Exclude all pictures, and reproduce exactly the lines from the one containing "מנת חומוס פול אצל אבו מרון בתל-אביב." through the end of the records, with nothing else added.

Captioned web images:

━━━━

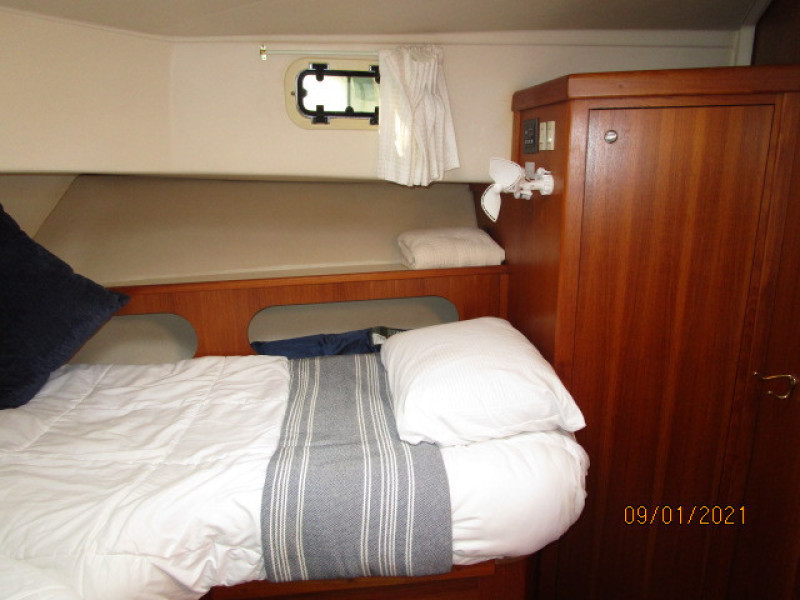 43' Mainship forward guest stateroom starboard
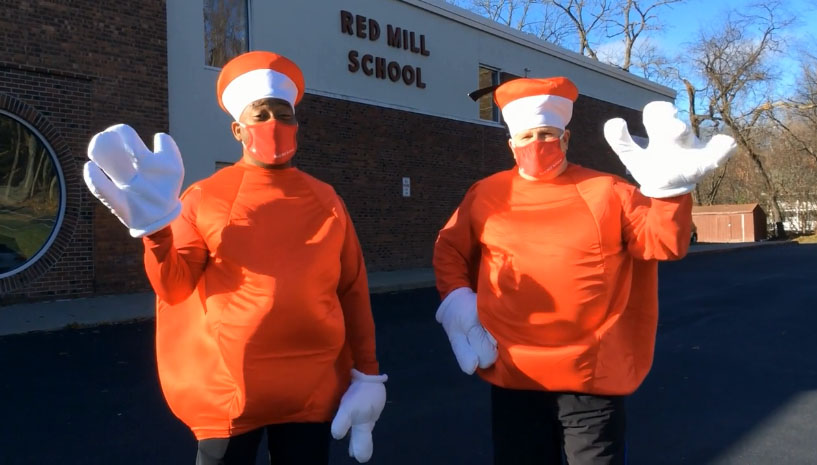 Video: Red Mill Great Apple Race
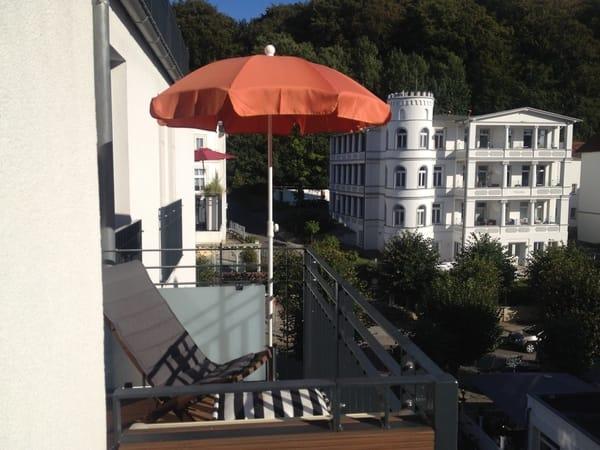 Relaxen und Sonnenbaden auf dem 2. Balkon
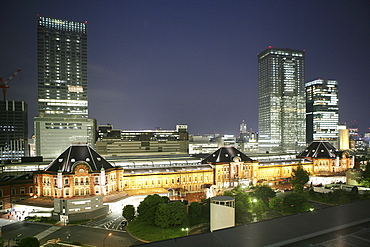 Tokyo Station area with its many new office buildings, hotels, shopping malls and restaurants, Tokyo, Japan, Asia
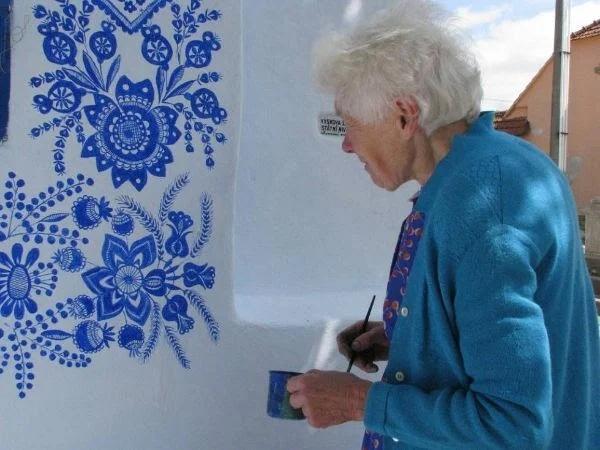 Простая деревенская старушка любила рисовать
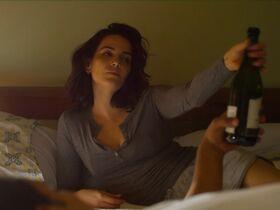 Таина Мюллер голая, Камила Моргадо секси - Доброе утро, Вероника s01e01-08 (2020) #6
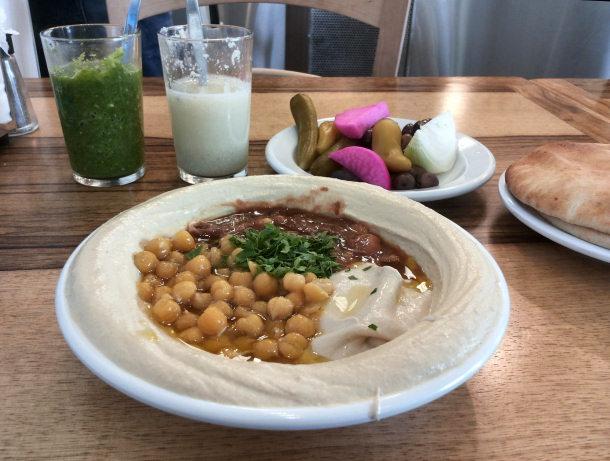 מנת חומוס פול אצל אבו מרון בתל-אביב.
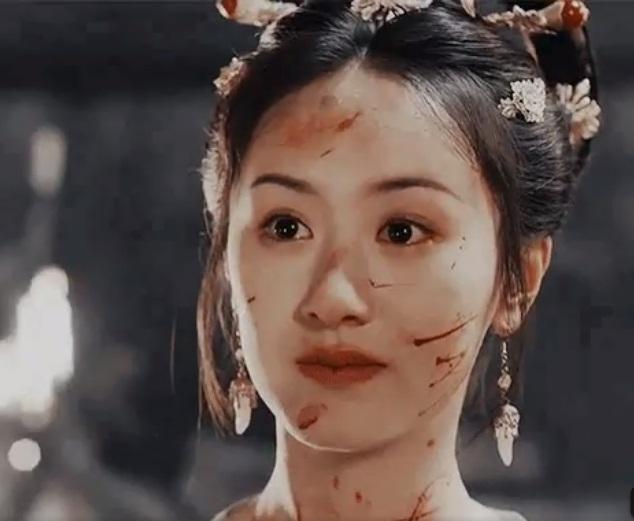 14 mỹ nhân Cbiz trong tạo hình chiến tổn: Dương Mịch, Lý Thấm đau thắt lòng, Angela Baby muôn đời giả trân 14
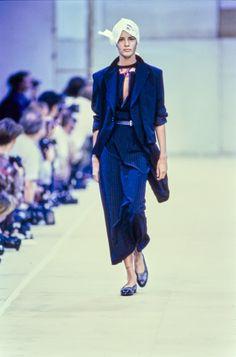 Comme des Garçons Spring 1992 Ready-to-Wear Fashion Show - Nadège du Bospertus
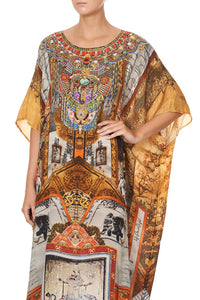 ROUND NECK KAFTAN BEYOND THE PALACE OF PEACE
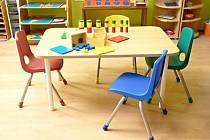 dětský stůl a židle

━━━━

_WRITTEN RESPONSE:_
 מנת חומוס פול אצל אבו מרון בתל-אביב.
 14 mỹ nhân Cbiz trong tạo hình chiến tổn: Dương Mịch, Lý Thấm đau thắt lòng, Angela Baby muôn đời giả trân 14
 Comme des Garçons Spring 1992 Ready-to-Wear Fashion Show - Nadège du Bospertus
 ROUND NECK KAFTAN BEYOND THE PALACE OF PEACE
 dětský stůl a židle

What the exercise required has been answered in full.